Сверх всякого ожидания, к просьбе моей заведующий отнесся без всякого удивления, с видимой даже благосклонностью, и только попытался отговорить ехать.
— Я вполне уверен, что вы не бежите, — сказал он с легкой тенью улыбки на каменном лице, — и охотно готов отпустить без всякого конвоя, но… в ваших же собственных интересах не предпринимать этой поездки. Вы, наверное, разъедетесь с вашей сестрой. Она, вы говорите, едет с попутчиком, и если он — что всего вероятнее — какой-нибудь чиновник из завода, то они могут на земских лошадях ехать. Вы будете ждать на почтовой станции, а они на земской квартире остановятся.
— Такой случай легко предупредить, — парировал я это соображение, — на земской квартире я сделаю на всякий случай заявление о себе.
Заведующий сухо наклонил голову.
— Хорошо. Но… более, чем на одни сутки, я не вправе отпустить вас без конвоя.
Я поклонился.
— Надеюсь, этого срока мне будет вполне достаточно.
Однако, когда прошло после того целых пять дней, а от Тани, давно находившейся в Чите, не приходило никаких новых известий, я ужасно заволновался. В мозгу моем зародилось даже подозренье, что заведующий нарочно распорядился позднее отослать мне телеграмму, чтобы расстроить эту не совсем желательную ему поездку…

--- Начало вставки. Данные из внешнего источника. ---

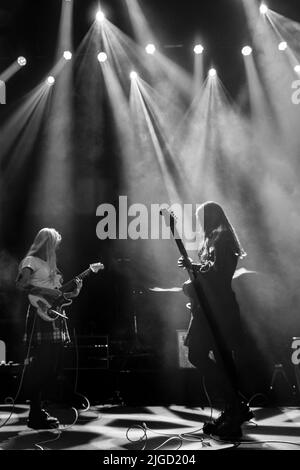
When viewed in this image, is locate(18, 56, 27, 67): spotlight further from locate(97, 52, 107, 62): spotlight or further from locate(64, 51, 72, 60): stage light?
locate(97, 52, 107, 62): spotlight

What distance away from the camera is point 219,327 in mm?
3512

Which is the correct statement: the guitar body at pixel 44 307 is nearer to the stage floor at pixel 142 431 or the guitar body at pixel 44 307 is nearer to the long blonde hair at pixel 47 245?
the long blonde hair at pixel 47 245

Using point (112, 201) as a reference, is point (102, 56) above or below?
above

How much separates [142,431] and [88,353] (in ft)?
8.21

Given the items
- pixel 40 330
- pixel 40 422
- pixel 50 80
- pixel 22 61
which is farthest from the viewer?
pixel 50 80

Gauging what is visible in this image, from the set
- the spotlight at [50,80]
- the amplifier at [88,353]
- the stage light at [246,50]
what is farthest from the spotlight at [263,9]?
the amplifier at [88,353]

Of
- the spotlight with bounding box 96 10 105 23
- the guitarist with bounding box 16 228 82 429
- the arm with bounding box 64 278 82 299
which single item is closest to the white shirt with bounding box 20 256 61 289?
the guitarist with bounding box 16 228 82 429

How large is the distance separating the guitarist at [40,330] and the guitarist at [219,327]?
139 centimetres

Раз поздним вечером над Кадаей разразилась сильная, первая в этом году, гроза… Дождь лил свирепыми потоками, гром гремел почти не переставая, а молнии сверкали в разных местах неба так часто, что в воздухе стоял почти сплошной яркий свет, лишь на короткие мгновения прерываемый густым, черным мраком. Сидя в одиночестве подле окна, в темной комнате, я с отчетливостью различал все окрестные сопки, в грозном безмолвии и неподвижности, точно часовые, стоявшие на своих постах. Мне было невыразимо грустно и больно; сильнее чем когда-либо давало себя чувствовать одиночество изгнанника…
Вдруг резкий, нетерпеливый стук в наружную дверь прервал мои меланхолические размышления, и вслед за тем послышался знакомый голос:
— Иван Николаевич, спите?.. Отворите, а то потону вовсе! Тилеграм!..

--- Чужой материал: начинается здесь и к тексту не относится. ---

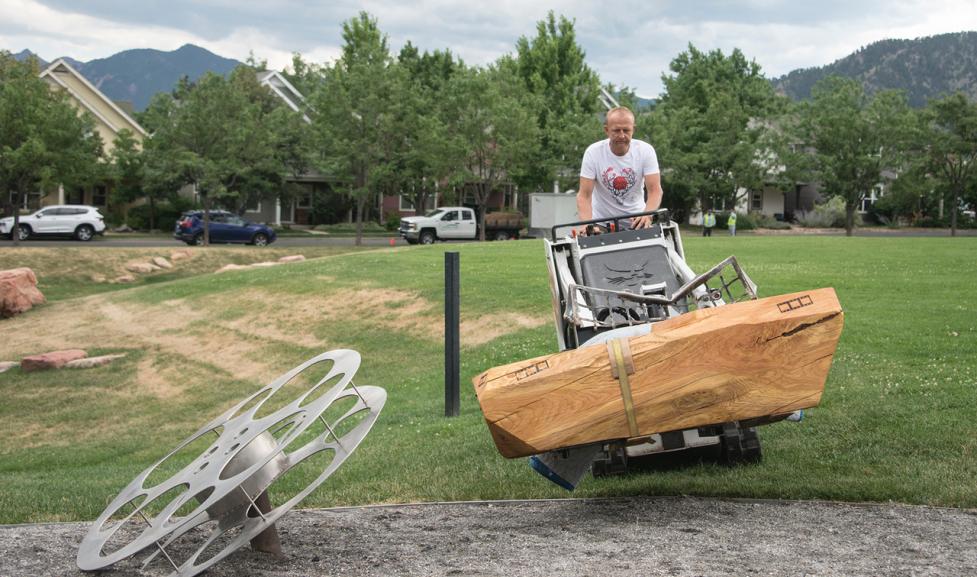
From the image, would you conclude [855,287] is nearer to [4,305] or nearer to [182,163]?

Это был рассыльный Василий с желанной телеграммой в руках, заключавшей в себе одно только слово: «Еду».
Одна мысль, одно чувство охватили меня: «Пора!»… С радостным волнением бросился я к хозяину, который заранее обещал повезти меня во всякое время дня и ночи, когда только будет нужно. Оказалось, однако, не так-то легко заставить сибиряка в ту же минуту тронуться с места. Хозяин Иван Григорьевич, накануне был, по обыкновению, пьян и теперь спал богатырским сном, так что с помощью всей его семьи мне стоило немалого труда поднять его и добиться членораздельных звуков. Но и эти звуки в начале были малоутешительны.

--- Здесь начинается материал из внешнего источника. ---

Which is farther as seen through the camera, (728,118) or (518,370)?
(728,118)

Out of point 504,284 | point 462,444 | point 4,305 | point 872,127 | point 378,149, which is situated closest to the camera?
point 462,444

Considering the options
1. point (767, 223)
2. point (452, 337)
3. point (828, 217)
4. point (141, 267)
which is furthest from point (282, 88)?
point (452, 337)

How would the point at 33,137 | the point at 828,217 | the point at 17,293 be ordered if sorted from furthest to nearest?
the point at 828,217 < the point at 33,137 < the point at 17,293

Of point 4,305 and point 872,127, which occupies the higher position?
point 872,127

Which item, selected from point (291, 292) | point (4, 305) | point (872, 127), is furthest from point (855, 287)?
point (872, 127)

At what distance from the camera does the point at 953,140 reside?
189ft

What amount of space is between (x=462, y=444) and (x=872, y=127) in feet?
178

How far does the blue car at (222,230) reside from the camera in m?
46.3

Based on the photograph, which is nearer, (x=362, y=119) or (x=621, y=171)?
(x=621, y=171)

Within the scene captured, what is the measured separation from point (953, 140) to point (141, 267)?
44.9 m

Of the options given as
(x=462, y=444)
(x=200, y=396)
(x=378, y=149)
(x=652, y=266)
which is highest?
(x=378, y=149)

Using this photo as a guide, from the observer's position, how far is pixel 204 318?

— Как же это так? Ведь оно того… Теметь-то вишь какая на дворе… Гремит-то как!
Но я был неумолим и убедительно взывал к чувству верности данному раз слову. Тогда, почесавшись еще немного и раздумчиво посопев носом, Иван Григорьевич схватился внезапно с места и как стрела ринулся, в чем был, на улицу, чтобы произвести там необходимые метеорологические наблюдения. Дождь уже прекратился, и только там и сям рокотали еще в ночной тишине бешено струившиеся потоки воды; им глухо вторил замиравший в отдалении гром; молнии вспыхивали значительно слабее и реже, но зато теперь было так темно, что в двух аршинах трудно было разглядеть человека.
— Теметь-то, главное дело, вот беда! — сконфуженно обратился ко мне Иван Григорьевич, безнадежно ударив себя рукой по бедру. — Дорогу-то, главное, всю размыло. Того и гляди в колдобину влетим, себе и коням ребра поломаем. Вот ведь что главное дело! Нельзя ли месяца хоть дождаться?